- Your instructions -
Pick up the passage about the warming-trend studies after its final sentence and carry it forward.

- Text extract -
Let's sat there's this paper written some time ago by some climatologists and the conclusion they came to was that there was a warming trend. Not a big one, mind you, but noticeable if you were to take a really close look at the data...as in tenths of a degree.

 

Shortly after this or around the same time, various industries (let's say auto/light bulb/home electronics) noticed that people were starting to ask for lower energy goods. and then heard about this study....and it didn't take long for them to see a gold mine.

 

So they asked some scientists to do some more studies. And they spared no expense on the grants for these studies...but the message was clear- "We need confirmation of this trend." The studies were done, the data was analyzed, and, well...they probably got all kinds of different results, because data is a strange thing and it's even stranger when it comes to something like the weather.

 

Maybe a couple of them even got the same impression- that there was a very slight warming trend, but it was almost negligible. Certainly nothing to get concerned about. They released the findings, and all of the sudden their data is being made into these line graphs printed on seven foot tall cue cards, or Powerpoint presentations...but these line graphs, while accurate, are somewhat misleading. There's huge peaks and valleys in thick red lines, but the print on y-axis (the temperature axis) is in 8 point type...which makes it hard to read that the data shows a trend that was something like a 0.65 degree increase over a 70 year period.

- Dataset section -
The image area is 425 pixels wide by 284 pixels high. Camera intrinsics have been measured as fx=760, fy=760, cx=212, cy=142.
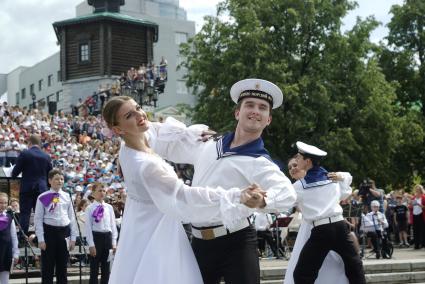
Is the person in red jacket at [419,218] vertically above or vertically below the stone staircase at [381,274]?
above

- Response -
 

Press conferences are held where the graphs are shown next to pictures of oceans, dinosaurs and cities in ruins, and some of the scientists say "Well, I NEVER" and swear off ever doing any more studies for those industries again. However, the rest of the scientists got used to things like having access to seemingly unlimited grant money, and going to global warming discussions and workshops in places like Hawaii three or four times a year.

 

And all this comes down to is that the latter group got caught, the same way the smoking industry got caught trying to manipulate its data and public opinion.

 

Doesn't have anything to do with the data or what's actually happening. And anyone who really believes in global warming should be pissed about that, because these jokers probably set things back ten to twenty years.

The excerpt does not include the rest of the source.